In a release, Vermillion said, “Vermilion focuses on high-netback producing areas with favourable fiscal and regulatory regimes. We entered southeast Saskatchewan with the acquisition of Elkhorn Resources in 2014, and have since continuously evaluated opportunities to expand our position in this area. We added approximately 30 sections of land to our southeast Saskatchewan core area through the end of 2017, and further augmented our asset base with the acquisition of a private southeast Saskatchewan oil producer in early 2018. The acquisition of Spartan is a value-adding investment which meets our disciplined mergers and acquisition criteria. The acquisition significantly increases our position in southeast Saskatchewan, and aligns with our sustainable growth-and-income model by appending high-netback, low decline assets with free cash flow and strong capital efficiencies on future development.”

Vermillion went on to say that making no deduction for undeveloped land value, transaction metrics equate to $12.33 per boe of proved plus probable (2P) reserves, and $60,900 per flowing barrel of production. Based on April 13, 2018 WTI strip pricing of US$65.19/bbl, the operating netback for the acquired assets is estimated at approximately $38.42 per boe. Using a 2P finding, development and acquisition cost of $19.48 per boe (including future development capital) based on the acquisition consideration and Spartan’s reserve report, the acquired assets are expected to deliver a 2P operating recycle ratio of 2.0 times (including the acquisition cost).

In a release, Spartan said, “Canadian energy is currently facing a number of significant challenges, including material infrastructure constraints causing discounted and volatile pricing for oil and gas. A combination with Vermilion exposes Spartan shareholders to a well diversified production base and a deep inventory of globally diverse drilling opportunities, providing for sustainable long-term production and cash flow growth.”

The Spartan assets are comprised of high-netback, light oil producing properties covering approximately 480,000 net acres of land (80 per cent average working interest), including 400,000 net acres in southeast Saskatchewan with multi-zone potential. In addition, the acquisition includes approximately 80,000 net acres of land in other areas of Saskatchewan, Alberta and Manitoba. Production from the assets is projected to be approximately 23,000 boepd (91 per cent oil) during 2018. The acquisition also includes ownership and control of producing infrastructure that are synergistic with Vermilion’s existing assets, as well as significant 2D and 3D seismic data.
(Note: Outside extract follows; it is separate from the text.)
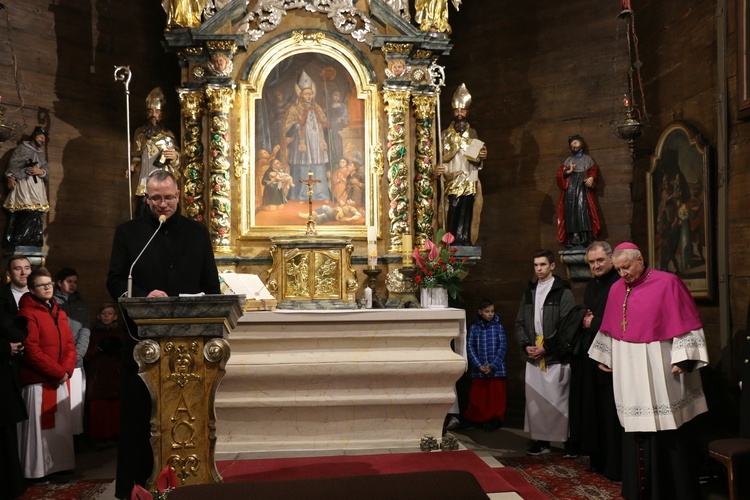 Bieruń. Uroczystości z okazji wspomnienia św. Walentego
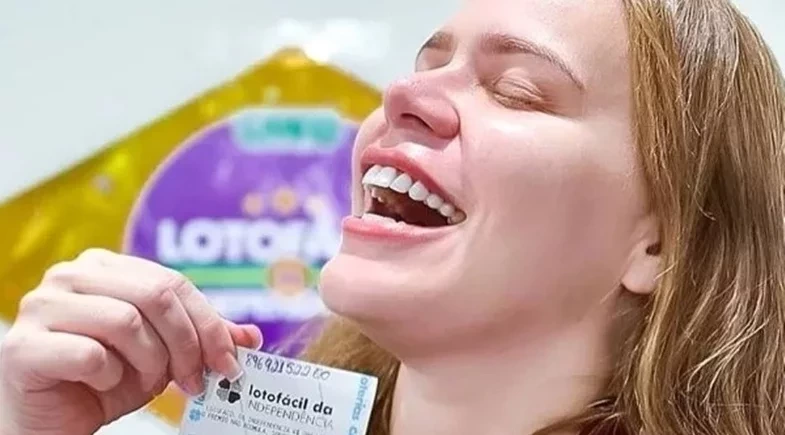Paulinha Leite revela como faz para acertar números da Mega da Virada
Vermilion’s release said, “We have identified over 1,000 development locations targeting the Ratcliffe, Midale, Frobisher/Alida, Bakken, and Three Forks/Torquay formations. Most of the future drilling targets are inexpensive open-hole completions not requiring hydraulic fracturing, generating rapid payouts. There are also a large number of identified drilling locations in the hydraulically-fractured Midale play. In addition, there are significant waterflood development opportunities in the Ratcliffe and Midale zones. The assets demonstrate a current base decline rate of approximately 23 per cent for the first year, and decreasing thereafter. Under the current commodity strip, we expect the assets to generate cash flow in excess of capital requirements for continued growth plus the incremental gross dividends associated with the new shares issued.”

As a result of the acquisition, and based on an expected June 15, 2018 closing date, Vermillion put out a new 2018 production guidance to a range of 86,000 to 90,000 boepd (from 75,000 to 77,500 boepd previously). In addition, Vermilion is increasing its 2018 capital budget to $430 million(from $325 million previously) to reflect additional capital activity associated with the acquired assets. Upon closing of the Acquisition, Vermilion intends to eliminate the 2 per cent discount associated with its dividend reinvestment plan, beginning with the June 2018 dividend payable on July 16, 2018.